Two bestselling authors filed a lawsuit against OpenAI in federal court in San Francisco on Wednesday, alleging in a proposed class action lawsuit that the company used copyrighted intellectual property to “train” its artificial intelligence chatbot.
Authors Mona Awad and Paul Tremblay claim that ChatGPT was trained in part by “taping” their novels without their consent.

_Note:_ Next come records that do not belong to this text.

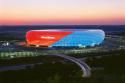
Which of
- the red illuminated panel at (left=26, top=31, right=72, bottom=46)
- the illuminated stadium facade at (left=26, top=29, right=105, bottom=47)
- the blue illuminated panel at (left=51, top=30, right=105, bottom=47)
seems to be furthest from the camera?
the red illuminated panel at (left=26, top=31, right=72, bottom=46)

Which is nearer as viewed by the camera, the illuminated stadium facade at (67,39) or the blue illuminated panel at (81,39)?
the blue illuminated panel at (81,39)

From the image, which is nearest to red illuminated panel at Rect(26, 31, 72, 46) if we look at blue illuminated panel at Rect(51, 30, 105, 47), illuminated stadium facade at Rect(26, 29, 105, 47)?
illuminated stadium facade at Rect(26, 29, 105, 47)

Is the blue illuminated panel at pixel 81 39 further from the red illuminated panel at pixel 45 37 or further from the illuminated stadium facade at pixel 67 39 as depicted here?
the red illuminated panel at pixel 45 37

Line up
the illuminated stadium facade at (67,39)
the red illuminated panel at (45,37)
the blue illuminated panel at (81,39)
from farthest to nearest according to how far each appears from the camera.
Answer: the red illuminated panel at (45,37), the illuminated stadium facade at (67,39), the blue illuminated panel at (81,39)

Generative AI is based on two software programs known as large language models, which eschew a traditional programming method and instead extract large amounts of text to generate natural and lifelike responses to user input.
Upon request, ChatGPT published extremely detailed summaries of Tremblay’s “The Cabin at the End of the World” and Awad’s “Bunny” and “13 Ways of Looking at a Fat Girl”. Both authors claim this is proof that their novels were used to train the chatbot, and the submission includes ChatGPT’s responses to prompts about their novels.
According to the lawsuit, much of the material OpenAI uses to train its generative chatbots comes from copyrighted works, including books by Awad and Tremblay, “which were copied by OpenAI without consent, without attribution, and without compensation.”
The lawsuit alleges that a variety of materials were used to train the large language models, but that books “have been an important part of training datasets for large language models because books provide the best examples of high-quality long-form writing.”
In June 2018, OpenAI announced that it had trained GPT-1 with BookCorpus, describing the lawsuit as a “controversial dataset” compiled by artificial intelligence researchers in 2015 and containing a collection of “over 7,000 unique unpublished books across genres, including adventure”, contains , fantasy and romance.
“They copied the books from a website called Smashwords.com, which hosts unpublished novels that are available to readers for free. However, these novels are mostly copyrighted.”
Author Paul Tremblay.
(Allen Amato)
According to the complaint, later iterations of the company’s large language models were trained on significantly larger sets of in-copyright books. In a July 2020 article introducing GPT-3, the company revealed that 15% of the training dataset came from “two internet-based book corpora” which OpenAI simply called “Books1” and “Books2”.
The lawsuit alleges that, based on figures published in the OpenAI article on GPT-3, Books1 would contain approximately 63,000 titles and Books2 would contain approximately 294,000 titles.
“Because the OpenAI language models cannot function without the expressive information extracted from and stored in plaintiffs’ (and others’) works, the OpenAI language models themselves constitute derivative works made without the plaintiffs’ permission and in violation of their exclusive rights.” were created under the Directive Copyright Act,” the lawsuit states.
Also on Wednesday, Clarkson, a public interest law firm, filed a broader class-action lawsuit on behalf of a dozen anonymous clients, accusing OpenAI of stealing private, sometimes identifying, information from internet users “without their informed consent or knowledge.” ” according to a Report in Rolling Stone. Experts predict more lawsuits are sure to follow as AI becomes more adept at using information from the internet to generate new content.